Search code examples
snakemake

Wildcard SyntaxError in Snakemake with no obvious cause


I keep getting an error about a rule not having the same wildcards in its output rules and I can't figure out what the source of the error might be:

SyntaxError:
Not all output, log and benchmark files of rule bcftools_filter contain the same wildcards. This is crucial though, in order to avoid that two or more jobs write to the same file.

...

rule merge_YRI_GTEx:
    input:
        kg=expand("kg_vcf/1kg_yri_chr{q}.vcf.gz", q=range(1,23)),
        gtex=expand("gtex_vcf/gtex_chr{v}.snps.recode.vcf.gz", v=range(1, 23))
    output:
        "merged/merged_chr{i}.vcf.gz"
    shell:
        "bcftools merge \
            -0 \
            -O z \
            -o {output} \
            {input.kg} \
            {input.gtex}"


rule bcftools_filter:
    input:
        expand("merged/merged_chr{i}.vcf.gz", i=range(1,23))
    output:
        filt="filtered_vcf/merged_filtered_chr{i}.vcf.gz",
        chk=touch(".bcftools_filter.chkpnt")
    threads:
        4
    shell:
        "bcftools filter \
            --include 'AN=1890 && AC > 0' \
            --threads {threads} \
            -O z \
            -o {output.filt} \
            {input}"
...
rule list_merged_filtered_vcfs:
    input:
        ".bcftools_filter.chkpnt"
    output:
        "processed_vcf_list.txt"
    shell:
        "for i in {{1..22}}; do \ "
        "echo \"{config[sprime_dir]}/filtered_vcf/merged_filtered_chr${{i}}.vcf.gz\" >> \
        {output}; done"

The specific line it's complaining about is the one that's just "bcftools filter \ which is even more dumbfounding to me. I've tried giving names to the input wildcard and even scrutinizing the rule which calls bcftools_filter's output as well as the rule which produces bcftools_filter's input to no avail. Not sure what is giving me this error.


Solution

  • I think the error comes from chk=touch(".bcftools_filter.chkpnt") not containing the wildcard {i}.

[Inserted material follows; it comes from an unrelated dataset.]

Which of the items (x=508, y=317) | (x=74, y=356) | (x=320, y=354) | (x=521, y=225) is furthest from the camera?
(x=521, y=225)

    Apart from that, I'm not sure you rule is very sensible. You are passing to bcftools filter a list of input files (from expand(...)) but I don't think bcftools filter accept more than one input file. Also, your rule will create output files filtered_vcf/merged_filtered_chr{i}.vcf.gz (one for each value of i) using the same list of input files. Are you sure you want expand("merged/merged_chr{i}.vcf.gz", i=range(1,23)) instead of just "merged/merged_chr{i}.vcf.gz", with values for i given somewhere upstream?